Legitimacy and Criminal Justice: Introduction to the Symposium

Jeffrey Fagan, Columbia Law School

Abstract

Surveys of public opinion over four decades consistently show that Americans have little confidence in the fairness or effectiveness of the criminal justice system and criminal law more generally.1 This crisis of confidence is most acute among racial minorities: surveys show that more than one in three Whites have little confidence in the police, compared to more than half of Black respondents.2 Both the lack of confidence and the racial breach in perceptions of the law and legal actors have persisted for nearly four decades, regardless of whether crime was rising or falling.3

But we might reasonably ask whether and why this matters. Why should we care about how people feel about the criminal law when it affects so few of us?
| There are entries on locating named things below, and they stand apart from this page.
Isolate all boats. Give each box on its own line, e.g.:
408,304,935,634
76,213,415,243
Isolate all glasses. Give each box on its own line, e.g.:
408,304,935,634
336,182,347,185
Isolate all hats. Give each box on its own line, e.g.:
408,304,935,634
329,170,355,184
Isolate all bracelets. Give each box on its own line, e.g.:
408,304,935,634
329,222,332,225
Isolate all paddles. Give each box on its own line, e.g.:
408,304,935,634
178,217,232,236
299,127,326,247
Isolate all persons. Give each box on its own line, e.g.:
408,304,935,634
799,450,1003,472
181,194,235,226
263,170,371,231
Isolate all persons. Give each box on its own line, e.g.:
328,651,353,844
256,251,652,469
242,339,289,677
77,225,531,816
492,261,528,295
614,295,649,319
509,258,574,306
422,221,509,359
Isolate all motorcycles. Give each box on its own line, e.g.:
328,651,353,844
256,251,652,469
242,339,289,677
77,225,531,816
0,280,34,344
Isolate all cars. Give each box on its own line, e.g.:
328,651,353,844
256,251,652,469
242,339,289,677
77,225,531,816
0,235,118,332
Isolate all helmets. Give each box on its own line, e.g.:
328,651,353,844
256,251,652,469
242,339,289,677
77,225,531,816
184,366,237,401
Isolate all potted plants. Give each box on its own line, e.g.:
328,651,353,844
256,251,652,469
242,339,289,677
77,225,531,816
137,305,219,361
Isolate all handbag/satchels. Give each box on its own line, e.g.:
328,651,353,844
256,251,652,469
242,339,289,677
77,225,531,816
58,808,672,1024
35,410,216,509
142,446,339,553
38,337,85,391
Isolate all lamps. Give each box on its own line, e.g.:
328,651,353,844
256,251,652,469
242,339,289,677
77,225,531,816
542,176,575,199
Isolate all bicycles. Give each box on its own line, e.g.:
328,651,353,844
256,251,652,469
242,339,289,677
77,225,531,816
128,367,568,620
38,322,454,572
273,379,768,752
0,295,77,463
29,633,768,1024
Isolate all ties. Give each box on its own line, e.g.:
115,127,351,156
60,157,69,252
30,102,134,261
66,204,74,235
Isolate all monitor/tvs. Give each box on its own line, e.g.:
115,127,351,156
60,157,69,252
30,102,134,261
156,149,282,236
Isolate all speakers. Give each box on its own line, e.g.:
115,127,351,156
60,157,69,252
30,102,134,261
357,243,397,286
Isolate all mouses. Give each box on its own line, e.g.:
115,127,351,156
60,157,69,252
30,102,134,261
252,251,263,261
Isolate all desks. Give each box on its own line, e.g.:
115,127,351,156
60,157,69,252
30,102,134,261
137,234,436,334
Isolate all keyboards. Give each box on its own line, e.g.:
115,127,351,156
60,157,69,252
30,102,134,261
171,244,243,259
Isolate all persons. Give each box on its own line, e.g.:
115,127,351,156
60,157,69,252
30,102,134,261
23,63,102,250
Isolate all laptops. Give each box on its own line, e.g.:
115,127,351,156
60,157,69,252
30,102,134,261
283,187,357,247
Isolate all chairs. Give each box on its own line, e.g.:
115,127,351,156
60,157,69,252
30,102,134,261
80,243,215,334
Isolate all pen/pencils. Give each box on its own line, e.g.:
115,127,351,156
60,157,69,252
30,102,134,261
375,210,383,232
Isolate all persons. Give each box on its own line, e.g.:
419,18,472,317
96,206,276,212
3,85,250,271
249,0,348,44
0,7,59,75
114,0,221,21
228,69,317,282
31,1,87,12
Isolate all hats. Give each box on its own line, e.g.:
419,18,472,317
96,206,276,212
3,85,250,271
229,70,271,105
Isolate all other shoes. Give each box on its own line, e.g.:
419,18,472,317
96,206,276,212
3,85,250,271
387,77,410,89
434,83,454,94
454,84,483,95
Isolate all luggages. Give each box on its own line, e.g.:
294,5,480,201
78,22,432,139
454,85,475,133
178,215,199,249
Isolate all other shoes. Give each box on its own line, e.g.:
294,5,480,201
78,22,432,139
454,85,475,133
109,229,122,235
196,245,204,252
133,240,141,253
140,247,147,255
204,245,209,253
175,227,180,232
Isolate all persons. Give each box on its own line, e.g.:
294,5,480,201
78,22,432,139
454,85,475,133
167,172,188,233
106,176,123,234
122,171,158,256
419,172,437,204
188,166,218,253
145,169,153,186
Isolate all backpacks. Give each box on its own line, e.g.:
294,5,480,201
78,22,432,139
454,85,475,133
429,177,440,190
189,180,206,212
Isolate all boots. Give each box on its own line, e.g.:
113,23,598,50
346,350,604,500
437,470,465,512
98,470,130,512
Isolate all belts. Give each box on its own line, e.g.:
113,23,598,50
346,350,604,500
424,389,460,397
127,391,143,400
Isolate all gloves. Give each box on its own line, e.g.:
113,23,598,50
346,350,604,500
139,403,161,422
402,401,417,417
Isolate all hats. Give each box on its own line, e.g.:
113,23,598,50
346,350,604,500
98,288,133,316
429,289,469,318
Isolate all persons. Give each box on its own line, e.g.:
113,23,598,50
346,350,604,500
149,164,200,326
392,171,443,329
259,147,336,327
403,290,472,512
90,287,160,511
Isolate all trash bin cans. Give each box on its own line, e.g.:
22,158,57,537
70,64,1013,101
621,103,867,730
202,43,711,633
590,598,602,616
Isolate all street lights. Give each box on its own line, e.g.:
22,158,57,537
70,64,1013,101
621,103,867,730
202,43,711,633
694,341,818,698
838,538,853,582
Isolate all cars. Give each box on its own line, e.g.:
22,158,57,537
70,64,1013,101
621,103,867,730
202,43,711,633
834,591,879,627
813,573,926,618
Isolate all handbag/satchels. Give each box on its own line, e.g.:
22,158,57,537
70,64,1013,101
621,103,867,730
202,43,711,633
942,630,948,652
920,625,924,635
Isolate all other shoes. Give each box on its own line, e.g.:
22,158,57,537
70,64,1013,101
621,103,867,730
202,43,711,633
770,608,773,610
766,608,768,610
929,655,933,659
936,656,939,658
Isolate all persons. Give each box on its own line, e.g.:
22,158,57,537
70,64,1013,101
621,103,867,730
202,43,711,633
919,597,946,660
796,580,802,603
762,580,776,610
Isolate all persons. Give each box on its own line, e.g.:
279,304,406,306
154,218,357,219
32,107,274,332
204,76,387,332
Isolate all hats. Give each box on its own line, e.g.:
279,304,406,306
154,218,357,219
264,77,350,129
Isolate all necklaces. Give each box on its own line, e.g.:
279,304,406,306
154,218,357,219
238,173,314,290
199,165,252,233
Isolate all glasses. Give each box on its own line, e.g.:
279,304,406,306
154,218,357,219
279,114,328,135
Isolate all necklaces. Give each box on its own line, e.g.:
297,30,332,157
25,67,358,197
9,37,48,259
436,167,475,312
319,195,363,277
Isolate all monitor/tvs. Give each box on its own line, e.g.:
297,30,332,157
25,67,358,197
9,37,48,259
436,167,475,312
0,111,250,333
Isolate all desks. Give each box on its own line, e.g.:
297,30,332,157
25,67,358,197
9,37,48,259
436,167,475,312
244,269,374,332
After all, most people have little contact with the criminal justice system, and among those with contact, more than half involved traffic stops. 4 Very few of us are victims of crime and seek police protection or redress from the courts. 5 Even if citizens think the criminal law and its institutions are working poorly, casual observers can dismiss these negative views by pointing to America's generally orderly society whose crime rates (except homicide) are not much higher than other industrialized nations.6 Nevertheless, there are important reasons to listen carefully to the persistent popular disquiet about the law. In high crime eras, public concerns are linked directly to crime. But these concerns persist even in low crime eras. Accordingly, public dissatisfaction is broader in scope and widely shared. Americans are persistently frustrated with the low quality of criminal justice as a public service, chronically dissatisfied with the capacity of legal institutions to exact retribution from offenders and expressively condemn crime, and many are morally concerned about racial disparities in the administration of criminal justice.7 This dissatisfaction with the criminal justice system is a constant force, churning and undermining confidence in legal institutions and destabilizing political equanimity in a way that keeps crime politically "in play" even in low crime periods. The disquiet threatens to erode the public perception that the criminal law and legal institutions are legitimate and raises the prospect of disengagement of citizens from the important collaborations that are essential to the co-production of security.